Vérité et perception
« La vérité de fait est politique dans son essence, car elle est toujours exposée au pouvoir. »
Hannah Arendt« Ce que je veux, c’est que nous redevenions une Nation de bâtisseurs. »
Emmanuel Macron – Discours de 2017
Comprendre la trajectoire Macron : cohérence, crise, et crise de perception
1. Le « quoi qu’il en coûte » n’était pas une rupture, mais une continuité logique
La politique de l’offre visait à renforcer l’économie par les entreprises. Or, la pandémie stoppait net la production, l’investissement, et menaçait des milliers de faillites.

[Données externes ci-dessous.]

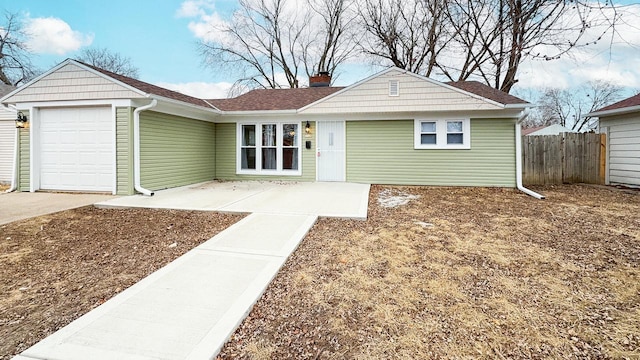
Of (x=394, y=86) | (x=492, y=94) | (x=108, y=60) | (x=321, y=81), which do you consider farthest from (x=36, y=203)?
(x=108, y=60)

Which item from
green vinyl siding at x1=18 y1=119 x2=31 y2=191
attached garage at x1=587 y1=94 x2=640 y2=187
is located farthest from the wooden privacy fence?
green vinyl siding at x1=18 y1=119 x2=31 y2=191

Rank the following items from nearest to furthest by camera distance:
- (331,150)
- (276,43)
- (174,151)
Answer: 1. (174,151)
2. (331,150)
3. (276,43)

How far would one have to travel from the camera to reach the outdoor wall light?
26.3ft

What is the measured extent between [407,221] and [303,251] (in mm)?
2273

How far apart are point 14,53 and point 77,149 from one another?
20.1 metres

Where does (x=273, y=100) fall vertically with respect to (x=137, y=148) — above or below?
above

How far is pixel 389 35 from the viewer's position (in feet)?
59.6

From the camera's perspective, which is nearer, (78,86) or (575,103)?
(78,86)

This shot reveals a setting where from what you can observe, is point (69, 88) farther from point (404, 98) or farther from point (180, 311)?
point (404, 98)

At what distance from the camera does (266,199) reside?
7.25 m

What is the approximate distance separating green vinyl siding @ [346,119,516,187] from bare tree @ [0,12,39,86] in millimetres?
23329

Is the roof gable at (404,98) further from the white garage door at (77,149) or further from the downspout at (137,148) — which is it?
the white garage door at (77,149)

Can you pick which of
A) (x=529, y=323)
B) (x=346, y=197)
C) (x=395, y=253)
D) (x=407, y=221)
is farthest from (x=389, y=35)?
(x=529, y=323)

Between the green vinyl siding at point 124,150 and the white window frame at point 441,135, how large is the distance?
25.2 ft
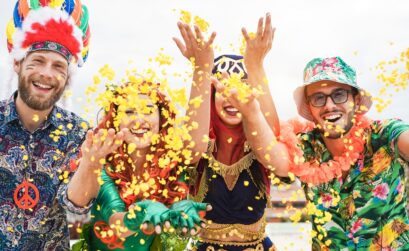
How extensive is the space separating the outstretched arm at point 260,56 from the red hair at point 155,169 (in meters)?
0.58

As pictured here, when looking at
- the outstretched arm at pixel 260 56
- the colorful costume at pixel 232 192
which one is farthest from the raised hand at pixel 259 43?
the colorful costume at pixel 232 192

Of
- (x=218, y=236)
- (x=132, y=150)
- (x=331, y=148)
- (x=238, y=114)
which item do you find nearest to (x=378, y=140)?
(x=331, y=148)

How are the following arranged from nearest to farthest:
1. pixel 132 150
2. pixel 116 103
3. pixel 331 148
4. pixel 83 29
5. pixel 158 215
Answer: pixel 158 215 < pixel 132 150 < pixel 116 103 < pixel 331 148 < pixel 83 29

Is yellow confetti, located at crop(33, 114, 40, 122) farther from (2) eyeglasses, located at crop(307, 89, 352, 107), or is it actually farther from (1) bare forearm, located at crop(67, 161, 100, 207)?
(2) eyeglasses, located at crop(307, 89, 352, 107)

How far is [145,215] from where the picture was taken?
113 inches

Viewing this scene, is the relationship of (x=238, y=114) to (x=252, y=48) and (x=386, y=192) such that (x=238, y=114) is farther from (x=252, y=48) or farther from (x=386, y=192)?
(x=386, y=192)

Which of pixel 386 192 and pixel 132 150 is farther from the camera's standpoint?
pixel 386 192

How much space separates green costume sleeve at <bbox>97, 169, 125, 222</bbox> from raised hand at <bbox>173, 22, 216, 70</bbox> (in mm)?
922

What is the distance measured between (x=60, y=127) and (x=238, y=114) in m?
1.24

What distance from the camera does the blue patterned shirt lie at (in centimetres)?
358

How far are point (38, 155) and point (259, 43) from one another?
166 centimetres

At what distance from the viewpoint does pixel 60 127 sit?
3684 millimetres

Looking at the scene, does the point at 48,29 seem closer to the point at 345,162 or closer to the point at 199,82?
the point at 199,82

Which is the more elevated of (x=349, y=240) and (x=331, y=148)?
(x=331, y=148)
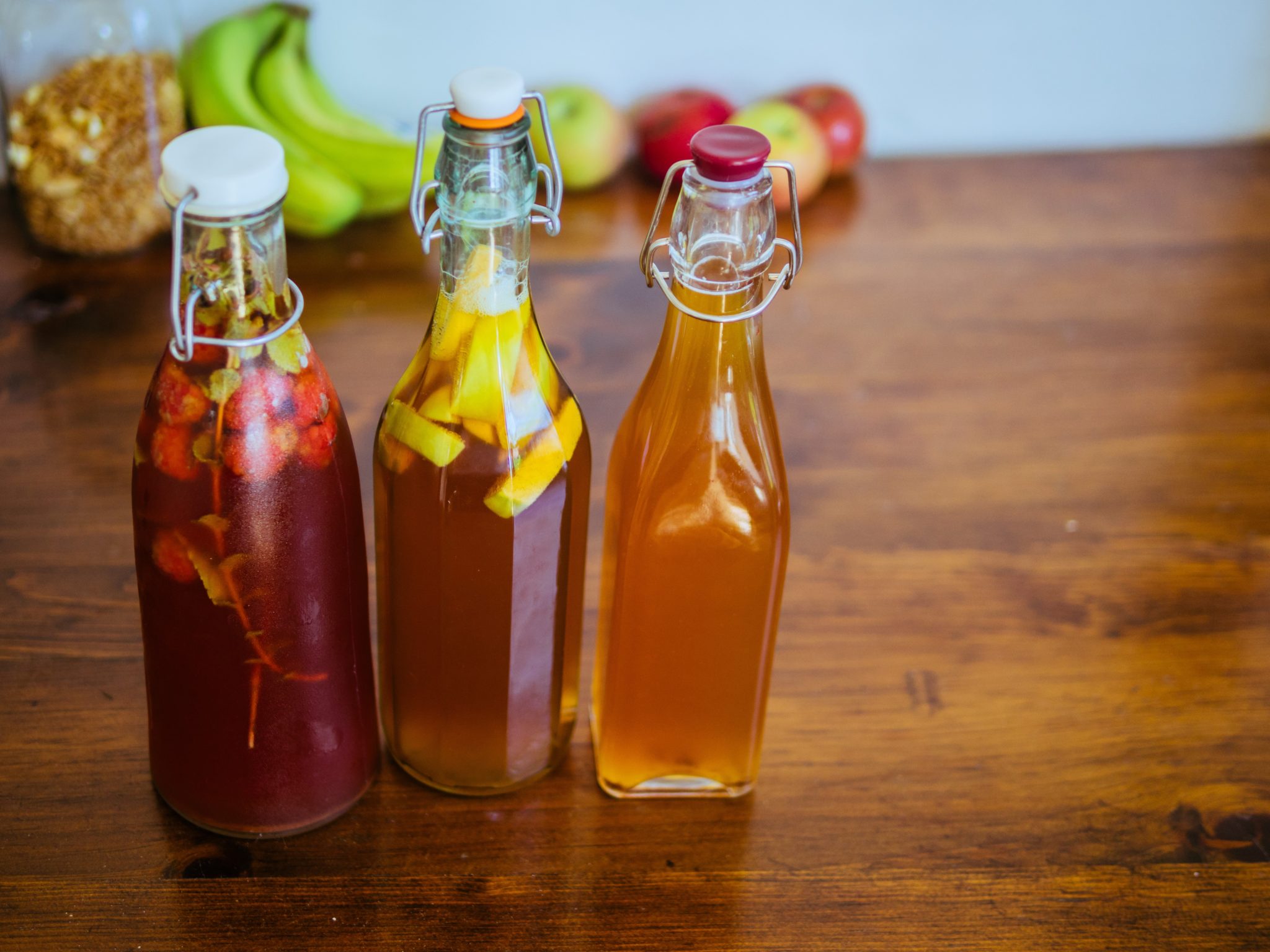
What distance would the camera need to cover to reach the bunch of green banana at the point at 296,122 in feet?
3.26

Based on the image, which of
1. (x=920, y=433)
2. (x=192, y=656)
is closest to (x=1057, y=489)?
(x=920, y=433)

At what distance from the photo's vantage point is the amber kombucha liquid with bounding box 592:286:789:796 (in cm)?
53

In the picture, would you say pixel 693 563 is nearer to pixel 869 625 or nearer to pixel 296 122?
pixel 869 625

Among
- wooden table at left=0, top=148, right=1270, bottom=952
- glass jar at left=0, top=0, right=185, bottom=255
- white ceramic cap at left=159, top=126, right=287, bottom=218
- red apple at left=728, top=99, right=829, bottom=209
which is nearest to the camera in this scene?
white ceramic cap at left=159, top=126, right=287, bottom=218

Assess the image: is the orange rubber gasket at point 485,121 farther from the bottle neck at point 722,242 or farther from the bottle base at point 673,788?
the bottle base at point 673,788

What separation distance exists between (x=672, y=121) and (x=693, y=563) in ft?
2.08

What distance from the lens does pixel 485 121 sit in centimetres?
→ 46

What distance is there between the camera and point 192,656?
1.74 ft

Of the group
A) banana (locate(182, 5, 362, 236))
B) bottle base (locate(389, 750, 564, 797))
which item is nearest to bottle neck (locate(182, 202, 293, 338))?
bottle base (locate(389, 750, 564, 797))

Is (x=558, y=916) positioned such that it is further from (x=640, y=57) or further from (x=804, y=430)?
(x=640, y=57)

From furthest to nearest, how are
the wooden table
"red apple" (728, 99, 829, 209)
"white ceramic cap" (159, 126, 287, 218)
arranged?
"red apple" (728, 99, 829, 209), the wooden table, "white ceramic cap" (159, 126, 287, 218)

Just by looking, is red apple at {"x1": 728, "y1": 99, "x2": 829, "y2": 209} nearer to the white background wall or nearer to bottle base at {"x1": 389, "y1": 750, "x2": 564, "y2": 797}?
the white background wall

Sans soutien massif, le chômage aurait explosé, annulant en quelques mois les résultats de 2018–2019.
Ce n’est donc pas une contradiction, mais un acte de cohérence stratégique : sauver le tissu économique pour préserver la capacité à relancer l’offre ensuite.

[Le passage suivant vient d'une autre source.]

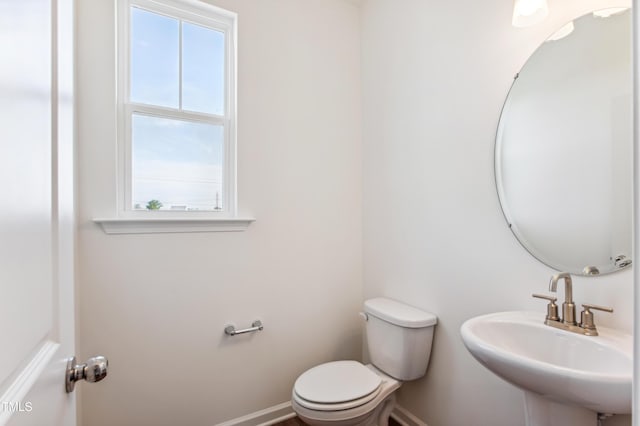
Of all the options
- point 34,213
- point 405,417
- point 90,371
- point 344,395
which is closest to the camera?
point 34,213

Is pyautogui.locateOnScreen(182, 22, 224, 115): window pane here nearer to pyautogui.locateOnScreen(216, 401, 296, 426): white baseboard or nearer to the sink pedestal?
pyautogui.locateOnScreen(216, 401, 296, 426): white baseboard

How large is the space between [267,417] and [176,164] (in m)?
1.52

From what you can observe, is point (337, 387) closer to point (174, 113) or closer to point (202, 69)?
point (174, 113)

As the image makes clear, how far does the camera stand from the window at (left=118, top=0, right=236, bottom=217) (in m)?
1.55

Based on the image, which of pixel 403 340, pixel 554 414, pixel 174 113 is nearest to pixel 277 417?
pixel 403 340

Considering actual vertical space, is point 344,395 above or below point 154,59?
below

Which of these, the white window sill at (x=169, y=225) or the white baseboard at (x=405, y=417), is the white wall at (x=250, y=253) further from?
the white baseboard at (x=405, y=417)

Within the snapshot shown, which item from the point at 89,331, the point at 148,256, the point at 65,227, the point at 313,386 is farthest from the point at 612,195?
the point at 89,331

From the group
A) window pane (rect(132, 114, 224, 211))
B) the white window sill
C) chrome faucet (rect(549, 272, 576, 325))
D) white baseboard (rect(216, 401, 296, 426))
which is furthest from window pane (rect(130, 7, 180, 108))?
chrome faucet (rect(549, 272, 576, 325))

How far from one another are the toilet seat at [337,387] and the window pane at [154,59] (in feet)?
5.18

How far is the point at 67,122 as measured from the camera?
67 centimetres

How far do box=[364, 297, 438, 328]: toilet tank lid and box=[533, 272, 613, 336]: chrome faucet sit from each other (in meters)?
0.58

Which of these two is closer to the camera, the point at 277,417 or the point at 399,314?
the point at 399,314

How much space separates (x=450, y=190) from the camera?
1.52 metres
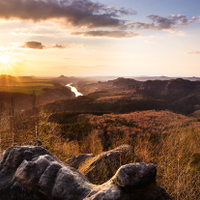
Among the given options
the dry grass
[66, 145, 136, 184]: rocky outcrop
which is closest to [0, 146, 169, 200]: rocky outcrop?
the dry grass

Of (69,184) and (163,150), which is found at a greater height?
(69,184)

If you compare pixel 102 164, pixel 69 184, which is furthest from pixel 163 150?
pixel 69 184

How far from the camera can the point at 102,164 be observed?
30.9 feet

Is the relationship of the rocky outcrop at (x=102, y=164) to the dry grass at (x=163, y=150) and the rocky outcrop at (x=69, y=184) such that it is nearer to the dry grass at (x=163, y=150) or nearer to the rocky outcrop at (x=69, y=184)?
the dry grass at (x=163, y=150)

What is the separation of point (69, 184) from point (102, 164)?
445 cm

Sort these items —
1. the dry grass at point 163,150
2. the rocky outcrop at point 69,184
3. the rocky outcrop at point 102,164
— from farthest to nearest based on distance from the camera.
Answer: the rocky outcrop at point 102,164 → the dry grass at point 163,150 → the rocky outcrop at point 69,184

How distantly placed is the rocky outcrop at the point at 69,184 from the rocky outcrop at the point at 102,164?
10.7 ft

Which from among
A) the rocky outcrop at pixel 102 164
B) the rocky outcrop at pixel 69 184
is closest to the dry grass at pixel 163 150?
the rocky outcrop at pixel 102 164

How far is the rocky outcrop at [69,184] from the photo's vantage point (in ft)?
15.2

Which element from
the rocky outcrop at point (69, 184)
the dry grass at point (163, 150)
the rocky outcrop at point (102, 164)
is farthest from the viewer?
the rocky outcrop at point (102, 164)

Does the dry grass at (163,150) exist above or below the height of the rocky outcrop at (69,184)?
below

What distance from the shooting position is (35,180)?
5578 mm

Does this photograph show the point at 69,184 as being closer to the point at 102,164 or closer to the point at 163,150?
the point at 102,164

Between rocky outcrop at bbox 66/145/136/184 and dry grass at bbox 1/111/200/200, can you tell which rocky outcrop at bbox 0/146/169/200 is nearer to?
dry grass at bbox 1/111/200/200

Le soutien de l’État a permis :
– De maintenir partiellement l’emploi (activité partielle),
– De soutenir la consommation (fonds de solidarité),
– De préserver les investissements dans certains secteurs (industrie, numérique, écologie).
2. Le pouvoir d’achat a augmenté en moyenne sur la période 2017–2022
Malgré le sentiment d’appauvrissement, les chiffres disent autre chose :
| Année | Évolution du pouvoir d’achat par UC (Insee) |
| 2017 | +1,4 % |
| 2018 | +0,7 % |
| 2019 | +1,8 % |
| 2020 | +1,2 % |
| 2021 | +1,9 % |
| 2022 | +0,0 % |
→ Soit +7 % sur le quinquennat Macron I, sans hausse majeure d’impôts, et sans baisse nette des prestations sociales.
Les mesures ayant contribué à cela :
– Suppression de la taxe d’habitation,
– Revalorisation de la prime d’activité,
– Exonération partielle de cotisations sociales,
– Aides ponctuelles (inflation, énergie),
– Maintien des transferts sociaux.
3. Les Gilets jaunes, symptôme d’un trouble occidental plus vaste
Le parallèle avec le trumpisme est extrêmement juste : ce n’est pas un accident isolé, mais un symptôme transatlantique. Parmi les points communs :
– Perte de repères collectifs,
– Crise de légitimité des élites,
– Méfiance vis-à-vis des médias,
– Amplification algorithmique des discours de rejet,
– Surreprésentation numérique des extrêmes.
Spécificité française :
– État providence protecteur mais mal aimé,
– Extrêmes plus structurés (LFI, RN),
– Centralisation du pouvoir cristallisant le ressentiment sur l’exécutif.
Conclusion : Macron, cible idéale dans un monde désorienté
Il incarne l’effort rationnel, pro-européen, réformateur, mais agit dans une époque irrationnelle et émotionnelle.
Il a fait ce qu’un président cohérent pouvait faire face aux crises : soutien massif, sans sacrifier la logique de fond.
Il est pourtant perçu comme distant, technocrate, malgré des mesures sociales réelles.